Extract each line of the records below verbatim, omitting the pictures.

#### [Input for this task]

───

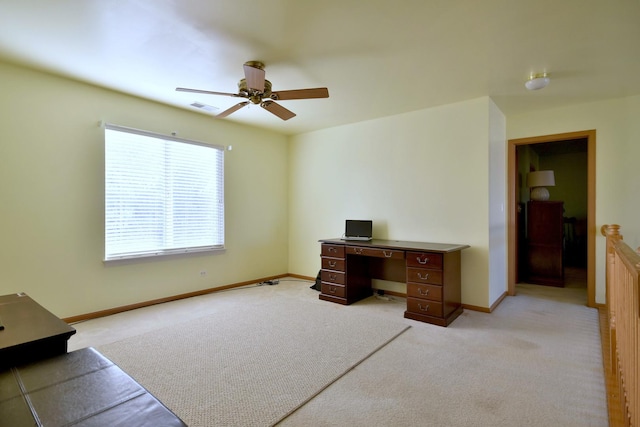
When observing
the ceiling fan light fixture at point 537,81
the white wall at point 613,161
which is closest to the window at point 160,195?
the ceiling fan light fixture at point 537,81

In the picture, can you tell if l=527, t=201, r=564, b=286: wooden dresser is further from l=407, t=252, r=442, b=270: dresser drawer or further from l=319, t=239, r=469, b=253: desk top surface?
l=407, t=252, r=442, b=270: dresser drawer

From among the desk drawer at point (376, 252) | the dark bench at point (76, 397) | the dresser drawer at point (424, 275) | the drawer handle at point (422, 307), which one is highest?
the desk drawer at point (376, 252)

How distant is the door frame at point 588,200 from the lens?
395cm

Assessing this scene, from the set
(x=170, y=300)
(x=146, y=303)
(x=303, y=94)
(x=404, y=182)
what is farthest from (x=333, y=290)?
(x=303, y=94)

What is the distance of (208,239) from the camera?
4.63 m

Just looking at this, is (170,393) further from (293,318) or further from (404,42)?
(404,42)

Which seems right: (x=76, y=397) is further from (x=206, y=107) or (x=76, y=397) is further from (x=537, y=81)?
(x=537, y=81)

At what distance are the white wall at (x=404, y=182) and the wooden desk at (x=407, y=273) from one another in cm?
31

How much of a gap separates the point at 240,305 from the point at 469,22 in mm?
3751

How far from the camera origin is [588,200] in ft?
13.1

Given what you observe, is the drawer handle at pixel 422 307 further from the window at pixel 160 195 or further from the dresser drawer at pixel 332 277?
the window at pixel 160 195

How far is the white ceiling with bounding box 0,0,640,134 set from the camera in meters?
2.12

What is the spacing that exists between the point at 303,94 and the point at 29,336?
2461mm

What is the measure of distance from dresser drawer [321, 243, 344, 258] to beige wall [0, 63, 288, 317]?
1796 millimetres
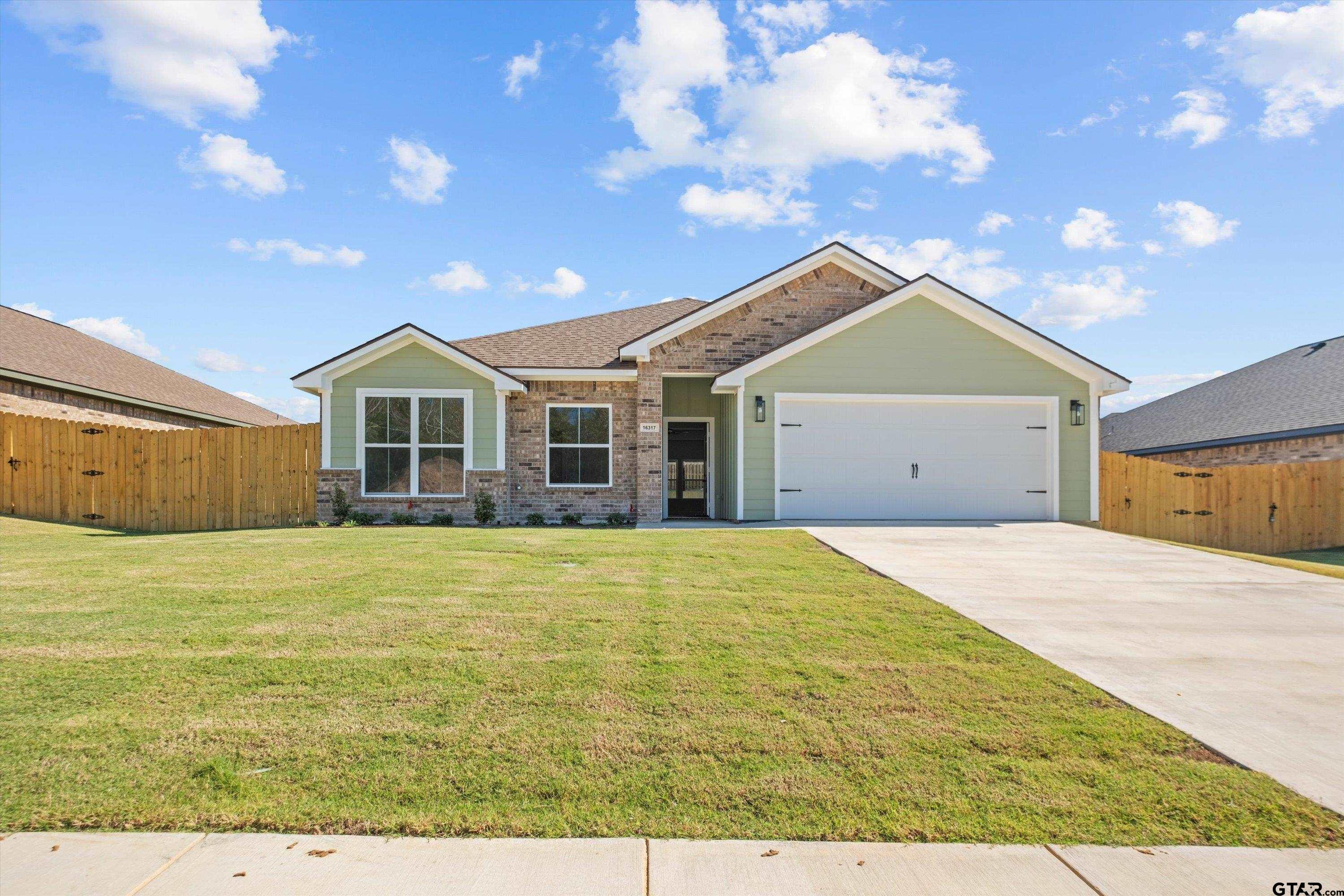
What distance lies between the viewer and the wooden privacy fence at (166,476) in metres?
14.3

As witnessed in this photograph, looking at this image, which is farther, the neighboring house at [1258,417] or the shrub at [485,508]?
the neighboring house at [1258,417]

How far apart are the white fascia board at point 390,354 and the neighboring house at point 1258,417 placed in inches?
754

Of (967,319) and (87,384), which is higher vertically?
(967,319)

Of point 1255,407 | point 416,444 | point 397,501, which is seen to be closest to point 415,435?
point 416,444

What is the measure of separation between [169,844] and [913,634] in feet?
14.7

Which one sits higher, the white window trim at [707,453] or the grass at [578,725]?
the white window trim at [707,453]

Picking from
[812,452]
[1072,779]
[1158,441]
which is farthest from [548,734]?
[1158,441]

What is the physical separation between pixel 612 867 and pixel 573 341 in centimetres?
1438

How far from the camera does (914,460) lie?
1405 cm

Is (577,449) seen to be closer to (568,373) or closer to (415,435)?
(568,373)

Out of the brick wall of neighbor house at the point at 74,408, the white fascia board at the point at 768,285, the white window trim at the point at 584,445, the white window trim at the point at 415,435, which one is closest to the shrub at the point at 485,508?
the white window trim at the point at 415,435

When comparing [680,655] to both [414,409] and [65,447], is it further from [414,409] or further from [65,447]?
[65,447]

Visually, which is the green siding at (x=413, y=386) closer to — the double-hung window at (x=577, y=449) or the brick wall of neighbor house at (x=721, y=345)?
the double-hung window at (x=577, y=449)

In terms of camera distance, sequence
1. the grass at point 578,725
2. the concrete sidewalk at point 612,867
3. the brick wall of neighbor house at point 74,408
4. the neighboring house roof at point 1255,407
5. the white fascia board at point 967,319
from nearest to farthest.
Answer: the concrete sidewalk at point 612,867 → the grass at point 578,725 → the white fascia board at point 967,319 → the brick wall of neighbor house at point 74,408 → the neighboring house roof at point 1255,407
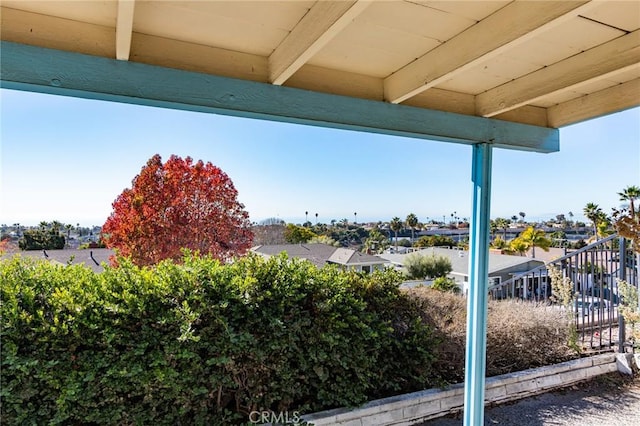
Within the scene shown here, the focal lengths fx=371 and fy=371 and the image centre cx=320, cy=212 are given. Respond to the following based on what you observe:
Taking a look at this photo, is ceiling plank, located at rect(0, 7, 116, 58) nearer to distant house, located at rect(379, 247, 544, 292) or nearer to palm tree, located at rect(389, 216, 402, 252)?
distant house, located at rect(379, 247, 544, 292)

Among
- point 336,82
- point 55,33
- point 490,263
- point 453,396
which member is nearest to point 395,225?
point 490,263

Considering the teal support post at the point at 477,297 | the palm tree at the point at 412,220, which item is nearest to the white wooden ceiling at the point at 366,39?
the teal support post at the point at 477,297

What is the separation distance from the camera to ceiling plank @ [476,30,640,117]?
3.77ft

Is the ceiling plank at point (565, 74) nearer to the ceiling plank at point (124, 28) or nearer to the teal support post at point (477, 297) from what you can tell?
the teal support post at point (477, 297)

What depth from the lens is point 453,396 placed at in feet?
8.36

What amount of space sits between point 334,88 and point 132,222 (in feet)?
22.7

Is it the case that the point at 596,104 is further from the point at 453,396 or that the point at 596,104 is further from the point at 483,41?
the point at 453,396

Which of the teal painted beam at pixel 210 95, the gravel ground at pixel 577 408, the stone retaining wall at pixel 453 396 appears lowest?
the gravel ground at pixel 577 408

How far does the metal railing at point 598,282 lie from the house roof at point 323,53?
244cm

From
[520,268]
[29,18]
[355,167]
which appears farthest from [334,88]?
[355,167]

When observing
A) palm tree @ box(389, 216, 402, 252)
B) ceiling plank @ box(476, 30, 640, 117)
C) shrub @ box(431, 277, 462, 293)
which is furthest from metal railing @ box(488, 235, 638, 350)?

───

#### [Response below]
When observing
the ceiling fan light fixture at point 537,81
the white wall at point 613,161
which is closest to the window at point 160,195?
the ceiling fan light fixture at point 537,81

In the picture, can you tell if l=527, t=201, r=564, b=286: wooden dresser is further from l=407, t=252, r=442, b=270: dresser drawer or further from l=319, t=239, r=469, b=253: desk top surface?
l=407, t=252, r=442, b=270: dresser drawer

From among the desk drawer at point (376, 252) | the dark bench at point (76, 397) | the dresser drawer at point (424, 275) | the drawer handle at point (422, 307), which one is highest?
the desk drawer at point (376, 252)

How distant is the door frame at point 588,200 from the lens?
395cm

Assessing this scene, from the set
(x=170, y=300)
(x=146, y=303)
(x=303, y=94)
(x=404, y=182)
what is farthest from (x=333, y=290)?
(x=303, y=94)

What is the distance of (208,239) from the camera?
4.63 m

Just looking at this, is (170,393) further from (293,318) or further from (404,42)?
(404,42)

Which seems right: (x=76, y=397) is further from (x=206, y=107) or (x=76, y=397) is further from (x=537, y=81)?
(x=537, y=81)

At what distance are the white wall at (x=404, y=182) and the wooden desk at (x=407, y=273) from one another in cm?
31

How much of a gap separates the point at 240,305 from the point at 469,22 in mm?
3751

How far from the camera origin is [588,200] in ft?
13.1

Given what you observe, is the drawer handle at pixel 422 307 further from the window at pixel 160 195 or further from the dresser drawer at pixel 332 277?
the window at pixel 160 195

How far is the white ceiling with bounding box 0,0,640,134 set from the camera in meters?
2.12

What is the spacing that exists between the point at 303,94 and the point at 29,336?
2461mm

What is the measure of distance from dresser drawer [321, 243, 344, 258] to beige wall [0, 63, 288, 317]?
1796 millimetres
What distance lies between the viewer and the wooden privacy fence at (166,476) in metres?
14.3

As witnessed in this photograph, looking at this image, which is farther, the neighboring house at [1258,417] or the shrub at [485,508]?
the neighboring house at [1258,417]

How far apart are the white fascia board at point 390,354 and the neighboring house at point 1258,417 placed in inches?
754

Of (967,319) and (87,384), which is higher vertically?
(967,319)

Of point 1255,407 | point 416,444 | point 397,501, which is seen to be closest to point 415,435?
point 416,444

What is the measure of separation between [169,844] and [913,634] in feet?
14.7

Which one sits higher, the white window trim at [707,453] or the grass at [578,725]?
the white window trim at [707,453]

Picking from
[812,452]
[1072,779]
[1158,441]
which is farthest from [548,734]?
[1158,441]

What is the physical separation between pixel 612 867 and pixel 573 341 in centimetres?
1438

How far from the camera does (914,460) lie?
1405 cm

Is (577,449) seen to be closer to (568,373) or closer to (415,435)?
(568,373)

Out of the brick wall of neighbor house at the point at 74,408, the white fascia board at the point at 768,285, the white window trim at the point at 584,445, the white window trim at the point at 415,435, which one is closest to the shrub at the point at 485,508?
the white window trim at the point at 415,435

When comparing [680,655] to both [414,409] and [65,447], is it further from [414,409] or further from [65,447]?
[65,447]

Visually, which is the green siding at (x=413, y=386) closer to — the double-hung window at (x=577, y=449) or the brick wall of neighbor house at (x=721, y=345)?
the double-hung window at (x=577, y=449)

In terms of camera distance, sequence
1. the grass at point 578,725
2. the concrete sidewalk at point 612,867
3. the brick wall of neighbor house at point 74,408
4. the neighboring house roof at point 1255,407
5. the white fascia board at point 967,319
from nearest to farthest.
Answer: the concrete sidewalk at point 612,867 → the grass at point 578,725 → the white fascia board at point 967,319 → the brick wall of neighbor house at point 74,408 → the neighboring house roof at point 1255,407
Within the scene shown here, the focal lengths fx=371 and fy=371 and the image centre cx=320, cy=212 are given. Respond to the following based on what you observe:
Taking a look at this photo, is ceiling plank, located at rect(0, 7, 116, 58) nearer to distant house, located at rect(379, 247, 544, 292) or nearer to palm tree, located at rect(389, 216, 402, 252)?
distant house, located at rect(379, 247, 544, 292)

Among
- point 336,82
- point 55,33
- point 490,263
- point 453,396
which member is nearest to point 395,225?
point 490,263

Considering the teal support post at the point at 477,297 | the palm tree at the point at 412,220, which item is nearest to the white wooden ceiling at the point at 366,39?
the teal support post at the point at 477,297

What is the separation distance from the camera to ceiling plank @ [476,30,640,117]?
3.77ft

Is the ceiling plank at point (565, 74) nearer to the ceiling plank at point (124, 28) or nearer to the teal support post at point (477, 297) from what you can tell?
the teal support post at point (477, 297)

What depth from the lens is point 453,396 placed at in feet?
8.36

What amount of space sits between point 334,88 and point 132,222 (in feet)?
22.7

Is it the case that the point at 596,104 is further from the point at 453,396 or that the point at 596,104 is further from the point at 483,41?
the point at 453,396

Which of the teal painted beam at pixel 210 95, the gravel ground at pixel 577 408, the stone retaining wall at pixel 453 396 appears lowest?
the gravel ground at pixel 577 408

How far does the metal railing at point 598,282 lie from the house roof at point 323,53?
244cm

From
[520,268]
[29,18]
[355,167]
which appears farthest from [334,88]?
[355,167]

When observing
A) palm tree @ box(389, 216, 402, 252)
B) ceiling plank @ box(476, 30, 640, 117)
C) shrub @ box(431, 277, 462, 293)
which is furthest from metal railing @ box(488, 235, 638, 350)?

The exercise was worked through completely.